Брат проворковал Бандитке что-то нежное и скормил ей следующий листик салата.
– И когда вырастают, становятся совсем дикими. Енота не приручишь. Ты же это знаешь?
– Я ее в зарослях нашел. Она была совсем одна и плакала.
– Около дома Лулы? Ее отец жаловался, что у них пропадают цыплята.
Тревис ничего не ответил.
– А ты ее маму поискал? – сердито спросила я.
– Что? Ну… ну… да.
– Тревис!
– Она была голодная! И такая одинокая! Что я мог поделать! Ты бы ее там тоже не оставила. Ты только посмотри на нее, Кэлли. Она такая милашка.
Бандитка жевала салат, сжимая листик маленькими ловкими ручками, а живые черные глазки то и дело поглядывали на нас. Да, очаровашка, ничего не скажешь. По крайней мере, пока не вырастет.
– Никто же ничего не узнает.
– Ты серьезно думаешь, что никто не узнает? – скептически спросила я.
– Конечно. Это будет наш секрет.
Вечером за ужином папа обратился к Тревису:
– Мне Альберто доложил, молодой человек, что ты держишь енота в амбаре. Это правда?
Тревис тяжело вздохнул. Он не успел подготовиться, его взяли тепленьким. Неудивительно, что Альберто все доложил папе – папа ему деньги платит.
– Ты же знаешь этих енотов. Сущие разбойники.
– Да, папа, – Тревис покорно склонил голову. – Я прошу прощения.
И тут же голову поднял – сообразил наконец:
– Бедняжка осталась сиротой и умирала с голоду, когда я ее нашел. Я никак не мог ее оставить. Клянусь, я буду за ней хорошо ухаживать. Не дам ей даже приблизиться к курятнику. Клянусь!
Отец посмотрел на маму, она глубоко вздохнула, но ничего не сказала. Сколько можно обсуждать одну и ту же тему, год за годом.
– Хорошо, – неохотно согласился отец. – Но если что случится, я эту тварюгу собственноручно пристрелю и собакам скормлю. Понятно?
– Да, сэр! – Тревис улыбался до ушей, и даже отец нехотя улыбнулся в ответ: устоять против улыбки сына не было никакой возможности.
Так началась сага Бандитки. Неприятностей с ней было больше, чем с Носиком и Сойкой вместе взятыми. Безграничное любопытство и шаловливые маленькие лапки. Скорее ручки, чем лапки. Она ими открывала всё на свете. Тревис приспособил ей маленький собачий ошейник – она с ним разделалась в пять минут. Он сделал упряжку из кожаных полосок – она из нее выбралась за десять минут.
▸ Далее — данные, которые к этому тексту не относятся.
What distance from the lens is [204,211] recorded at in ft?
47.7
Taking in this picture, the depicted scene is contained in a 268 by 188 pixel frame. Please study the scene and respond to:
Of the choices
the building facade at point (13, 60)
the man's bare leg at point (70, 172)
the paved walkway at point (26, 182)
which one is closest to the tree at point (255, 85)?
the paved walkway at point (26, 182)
Тогда он решил, что застежка должна быть на спине – туда она точно не доберется. Ну, не сразу. Он пытался водить ее на прогулку на поводке, от чего она так злилась, что подпрыгивала и рвала поводок, как пойманная на крючок рыбка, пока не выбивалась из сил. Он пытался ее соблазнить кусочками сыра. Оказалось, что есть Бандитка может всё – решительно всё, даже весьма отдаленно съедобное. Картофельные очистки, остатки от обеда, мусор, тухлые рыбьи головы – все уничтожалось в мгновение ока. Она тщательно мыла свою добычу, и такое деликатное отношение к той гадости, которую она засовывала в рот, не переставало нас изумлять.
– От того они и называются всеядными, – объяснила я. – Такие животные посередине между травоядными, которые едят только растительную пищу, и плотоядными, которые едят только мясо. Дедушка сказал, что это механизм, направленный на выживание, он позволяет таким зверям приспосабливаться к любой среде. Койоты такие же. Они могут жить практически везде.
Она ухитрялась сбежать из любой клетки – дай ей только день или два. Она сразу же привязалась к Тревису и недовольно верещала, когда он запирал ее вечером.
– Ненавижу оставлять ее одну на ночь. Она такая одинокая и несчастная, – брат глянул на меня исподтишка.
– Ты что, издеваешься? Не смей тащить ее в дом.
– Ну…
– Ни за что! Я проведу исследование, поищу, чем ее можно успокоить. Но ты должен пообещать – пообещать! – что не подумаешь тащить ее в дом.